(That Time When I Was Mistaken for a Member of the KKK While Administering Holy Ashes)

Perhaps I should take a moment to back up and explain.

Today is Ash Wednesday: the beginning of the season of Lent and one of the more somber days on the church calendar. It’s also a particular favorite of mine. Ash Wednesday is for reflection, slowing down, looking at where you may have strayed away from God and discerning what you might do to bring yourself closer over the next 40 days in preparation for Easter. To mark the beginning of Lent (after the pancake-and-Jambalaya feast of Mardi Gras – Fat Tuesday), many Christians engage in the practice of memento mori: recalling that “we are dust and to dust we shall return”, and sealing that reminder with a smudge of ashes made from burnt Palm Sunday palm fronds imposed on the forehead, usually in the shape of a cross.

Two years ago, a parishioner at my church began a wonderful ministry called Ashes on the Way – sending lay ministers to nearby locations with ashes and prayer cards, to offer to folks who for various reasons might not otherwise have the opportunity to mark the beginning of Lent with ashes. To many this tradition is held very dear and serves as a transition point to bring them into the Lenten season.

Last year (my first time helping to bring ashes to the streets) there were four of us and we wore everyday clothes. This year, seven people participated, in morning and afternoon shifts. There were four of us again at BART for the noon lunch commute and in hopes of being more recognizable in our role and bringing more people in to talk to us, we wore albs: white ankle-length robes, with rope cinctures to belt them.

So try and picture this for a moment: four well-meaning Episcopalians wearing long, white robes, some with hoods down against our shoulders, standing on the sidewalk in front of the Downtown Berkeley BART station. In 2017. In our current political climate. It may be that we didn’t think this through all the way. Among business-suited commuters, folks rushing to or from errands and tourists of every sort, there were a large number of African American teens – most likely returning to Berkeley High after lunch. Some looked at us oddly, one or two did a double-take and then one boy said,

“Wow, look – KKK!”

I was caught off-guard but quickly turned and replied “no, not at all” with a smile and we kept walking. The next group gave us the same, wary looks. Right. Four White people (granted, we were all women) standing on the sidewalk in long, white robes. Got it. Yikes.

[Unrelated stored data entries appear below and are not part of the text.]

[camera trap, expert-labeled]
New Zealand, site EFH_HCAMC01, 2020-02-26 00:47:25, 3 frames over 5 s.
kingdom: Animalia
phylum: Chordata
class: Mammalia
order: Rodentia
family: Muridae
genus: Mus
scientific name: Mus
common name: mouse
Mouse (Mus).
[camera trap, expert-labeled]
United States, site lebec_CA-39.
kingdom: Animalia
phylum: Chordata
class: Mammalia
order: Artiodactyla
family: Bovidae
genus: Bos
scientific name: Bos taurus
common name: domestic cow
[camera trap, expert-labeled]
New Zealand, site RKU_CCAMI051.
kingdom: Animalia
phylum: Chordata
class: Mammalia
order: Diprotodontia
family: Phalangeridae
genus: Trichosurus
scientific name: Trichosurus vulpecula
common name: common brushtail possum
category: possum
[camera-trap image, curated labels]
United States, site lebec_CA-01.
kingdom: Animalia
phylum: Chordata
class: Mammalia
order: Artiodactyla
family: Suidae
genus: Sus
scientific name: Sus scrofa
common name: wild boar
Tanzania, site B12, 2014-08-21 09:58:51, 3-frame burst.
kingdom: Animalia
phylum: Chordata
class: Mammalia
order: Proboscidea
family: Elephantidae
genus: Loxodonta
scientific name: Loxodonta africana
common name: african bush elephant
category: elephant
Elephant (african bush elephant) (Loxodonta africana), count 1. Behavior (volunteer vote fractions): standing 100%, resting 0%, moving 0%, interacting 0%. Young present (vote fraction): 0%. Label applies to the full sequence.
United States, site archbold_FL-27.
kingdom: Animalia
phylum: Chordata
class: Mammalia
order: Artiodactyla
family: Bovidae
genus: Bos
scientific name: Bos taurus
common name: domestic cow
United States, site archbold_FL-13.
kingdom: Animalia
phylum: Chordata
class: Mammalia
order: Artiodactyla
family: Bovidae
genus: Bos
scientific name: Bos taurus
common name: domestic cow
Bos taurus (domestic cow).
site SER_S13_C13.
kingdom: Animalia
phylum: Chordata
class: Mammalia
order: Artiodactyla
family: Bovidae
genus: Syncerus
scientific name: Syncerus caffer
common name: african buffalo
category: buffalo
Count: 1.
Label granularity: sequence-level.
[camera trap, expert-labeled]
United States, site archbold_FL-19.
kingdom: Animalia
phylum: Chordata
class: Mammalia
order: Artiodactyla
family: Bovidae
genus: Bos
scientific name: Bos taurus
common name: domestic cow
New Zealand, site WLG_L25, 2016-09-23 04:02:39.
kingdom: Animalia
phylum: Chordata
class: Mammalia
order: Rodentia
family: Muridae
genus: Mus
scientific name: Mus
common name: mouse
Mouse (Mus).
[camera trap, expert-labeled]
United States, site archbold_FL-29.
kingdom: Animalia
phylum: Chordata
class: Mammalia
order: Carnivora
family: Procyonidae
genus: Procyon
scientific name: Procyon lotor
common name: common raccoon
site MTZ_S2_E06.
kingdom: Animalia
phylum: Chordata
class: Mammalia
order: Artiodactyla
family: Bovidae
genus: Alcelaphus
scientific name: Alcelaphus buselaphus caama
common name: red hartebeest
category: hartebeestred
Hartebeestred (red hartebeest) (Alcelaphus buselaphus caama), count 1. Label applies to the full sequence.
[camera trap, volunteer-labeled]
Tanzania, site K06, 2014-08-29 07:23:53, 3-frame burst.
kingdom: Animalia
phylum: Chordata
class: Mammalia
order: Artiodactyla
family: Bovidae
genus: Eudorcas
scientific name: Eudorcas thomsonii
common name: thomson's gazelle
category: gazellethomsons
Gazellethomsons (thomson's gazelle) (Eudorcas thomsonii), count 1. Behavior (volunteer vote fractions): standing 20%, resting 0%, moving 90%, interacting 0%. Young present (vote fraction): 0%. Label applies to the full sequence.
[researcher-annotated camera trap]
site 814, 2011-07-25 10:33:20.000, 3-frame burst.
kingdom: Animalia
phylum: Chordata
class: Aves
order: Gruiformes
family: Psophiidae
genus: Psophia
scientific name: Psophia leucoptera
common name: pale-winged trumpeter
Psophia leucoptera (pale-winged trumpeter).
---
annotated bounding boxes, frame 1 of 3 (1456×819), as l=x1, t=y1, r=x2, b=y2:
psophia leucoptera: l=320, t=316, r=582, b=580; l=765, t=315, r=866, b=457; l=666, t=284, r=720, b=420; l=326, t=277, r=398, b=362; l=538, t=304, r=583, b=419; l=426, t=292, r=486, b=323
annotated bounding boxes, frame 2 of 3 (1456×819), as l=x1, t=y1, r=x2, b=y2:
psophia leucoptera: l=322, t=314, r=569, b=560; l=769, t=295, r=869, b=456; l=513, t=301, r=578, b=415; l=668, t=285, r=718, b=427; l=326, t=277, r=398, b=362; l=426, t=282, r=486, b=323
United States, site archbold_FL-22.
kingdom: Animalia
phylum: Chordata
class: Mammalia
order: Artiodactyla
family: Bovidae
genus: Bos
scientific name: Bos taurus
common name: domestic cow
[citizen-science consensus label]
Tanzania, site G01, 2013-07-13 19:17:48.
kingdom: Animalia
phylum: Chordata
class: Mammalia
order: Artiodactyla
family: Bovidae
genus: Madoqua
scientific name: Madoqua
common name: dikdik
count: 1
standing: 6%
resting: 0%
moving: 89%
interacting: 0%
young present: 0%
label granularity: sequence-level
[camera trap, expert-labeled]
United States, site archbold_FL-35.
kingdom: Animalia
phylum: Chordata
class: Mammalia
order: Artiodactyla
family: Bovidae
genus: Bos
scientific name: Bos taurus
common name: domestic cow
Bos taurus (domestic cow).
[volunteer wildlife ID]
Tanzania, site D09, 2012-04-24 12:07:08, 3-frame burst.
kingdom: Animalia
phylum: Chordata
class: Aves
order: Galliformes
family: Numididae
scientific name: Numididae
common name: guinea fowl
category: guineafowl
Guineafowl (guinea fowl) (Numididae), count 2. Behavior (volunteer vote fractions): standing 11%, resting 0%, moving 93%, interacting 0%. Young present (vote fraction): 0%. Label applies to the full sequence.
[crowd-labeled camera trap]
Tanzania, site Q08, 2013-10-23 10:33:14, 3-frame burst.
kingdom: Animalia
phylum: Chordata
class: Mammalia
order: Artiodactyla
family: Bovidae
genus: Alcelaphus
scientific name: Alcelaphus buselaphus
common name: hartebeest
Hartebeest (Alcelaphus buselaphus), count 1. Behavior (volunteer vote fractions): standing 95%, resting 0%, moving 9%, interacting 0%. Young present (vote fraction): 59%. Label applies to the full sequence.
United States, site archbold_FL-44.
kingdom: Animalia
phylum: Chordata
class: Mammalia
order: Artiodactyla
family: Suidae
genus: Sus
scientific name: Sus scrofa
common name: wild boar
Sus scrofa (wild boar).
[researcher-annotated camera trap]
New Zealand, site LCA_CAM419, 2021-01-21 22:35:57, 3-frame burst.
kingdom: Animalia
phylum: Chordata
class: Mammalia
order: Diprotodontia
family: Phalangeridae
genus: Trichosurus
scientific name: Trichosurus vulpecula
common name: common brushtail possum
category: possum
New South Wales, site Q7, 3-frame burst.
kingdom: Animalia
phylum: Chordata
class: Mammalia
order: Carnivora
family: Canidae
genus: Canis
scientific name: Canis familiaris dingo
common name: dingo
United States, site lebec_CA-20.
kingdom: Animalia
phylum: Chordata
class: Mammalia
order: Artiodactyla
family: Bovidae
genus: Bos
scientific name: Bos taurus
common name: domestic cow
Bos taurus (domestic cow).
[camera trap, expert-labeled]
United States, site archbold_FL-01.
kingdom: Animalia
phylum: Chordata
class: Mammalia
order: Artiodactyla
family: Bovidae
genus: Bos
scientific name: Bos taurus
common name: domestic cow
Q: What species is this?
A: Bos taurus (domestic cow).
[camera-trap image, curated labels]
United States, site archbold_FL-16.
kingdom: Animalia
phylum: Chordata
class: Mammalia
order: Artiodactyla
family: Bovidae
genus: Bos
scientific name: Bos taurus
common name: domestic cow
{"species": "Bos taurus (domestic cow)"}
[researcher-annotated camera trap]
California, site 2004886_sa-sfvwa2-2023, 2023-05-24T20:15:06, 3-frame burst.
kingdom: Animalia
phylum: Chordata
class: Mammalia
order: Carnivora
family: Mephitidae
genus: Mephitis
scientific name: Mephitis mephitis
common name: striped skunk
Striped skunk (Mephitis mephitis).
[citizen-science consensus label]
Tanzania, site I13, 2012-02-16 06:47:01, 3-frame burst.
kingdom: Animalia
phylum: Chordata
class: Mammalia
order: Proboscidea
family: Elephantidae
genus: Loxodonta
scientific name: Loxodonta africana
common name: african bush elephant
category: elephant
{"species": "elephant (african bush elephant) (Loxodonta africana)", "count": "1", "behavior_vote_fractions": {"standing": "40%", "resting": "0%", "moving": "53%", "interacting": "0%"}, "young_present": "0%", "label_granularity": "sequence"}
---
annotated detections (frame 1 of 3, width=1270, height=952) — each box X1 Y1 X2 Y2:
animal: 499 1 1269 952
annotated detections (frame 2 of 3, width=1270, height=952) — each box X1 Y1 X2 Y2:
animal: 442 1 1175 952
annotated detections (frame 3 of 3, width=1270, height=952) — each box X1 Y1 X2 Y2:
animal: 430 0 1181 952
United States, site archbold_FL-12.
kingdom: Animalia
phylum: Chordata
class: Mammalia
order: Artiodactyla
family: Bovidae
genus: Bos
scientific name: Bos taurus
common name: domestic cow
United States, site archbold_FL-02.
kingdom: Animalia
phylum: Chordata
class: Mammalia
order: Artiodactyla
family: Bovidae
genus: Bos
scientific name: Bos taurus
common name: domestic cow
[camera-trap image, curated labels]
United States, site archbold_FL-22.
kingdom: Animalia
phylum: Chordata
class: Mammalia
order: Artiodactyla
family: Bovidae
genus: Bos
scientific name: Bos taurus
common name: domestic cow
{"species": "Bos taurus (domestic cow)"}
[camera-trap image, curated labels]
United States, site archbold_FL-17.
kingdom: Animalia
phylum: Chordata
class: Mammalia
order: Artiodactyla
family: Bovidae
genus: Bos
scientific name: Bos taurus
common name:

We discussed whether maybe we should lose the albs altogether, but decided to give it a little time and see whether we couldn’t use it as an opportunity to engage people. So we started to ask folks who walked by whether they would like ashes for Ash Wednesday, making it a point to direct the question especially towards younger people of color and others who gave us that particular look that we’d quickly come to understand meant, “What are Klan people doing in Berkeley?” One African American woman probably in her seventies came up to us happily, to receive ashes. There had been some teens near her talking about us, and she said, I know you’re not Ku Klux Klan. I told them – you’re Sisters! God gave me the ability to discern and I know you don’t have evil in you. But some of these younger folks don’t – so I told them.” It was a truly lovely moment.

We split into two pairs to take different BART entryways and proceeded to ask, smile, mark foreheads with ashes, inform people about what we were doing and share a few prayer cards.

Offer, smile, smudge, rinse, repeat.

We were a LOT busier than we’d been last year; enough so, that we gave up on the original plan – one of us placing ashes and the other handing out cards – and both opened our containers of ash so we could give them to everyone who wanted them!

We often missed people who walked behind or around us while we were engaged with others, including a new group of African American teens, most of them girls, who gave us looks and started chatting excitedly amongst themselves. One girl came towards me, evidently having told one of her friends to take a picture of her standing next to the women in (unbelievably!) long, white robes.

As she approached, I smiled and asked, “would you like ashes for Ash Wednesday?”… and she stopped, with a surprised look on her face. Then her face lit up and she smiled back at me and said, “OH!“… and then, “Yes!”. I imposed the ashes on her forehead and she turned and ran back to her group, laughing.

As they headed on their way, I heard a couple of them question her (why she’d talked to me, I’m guessing) and she said, in a clear voice that carried quite well and as if she’d known it all the time, “What were YOU thinking? It’s Ash Wednesday, bitches!”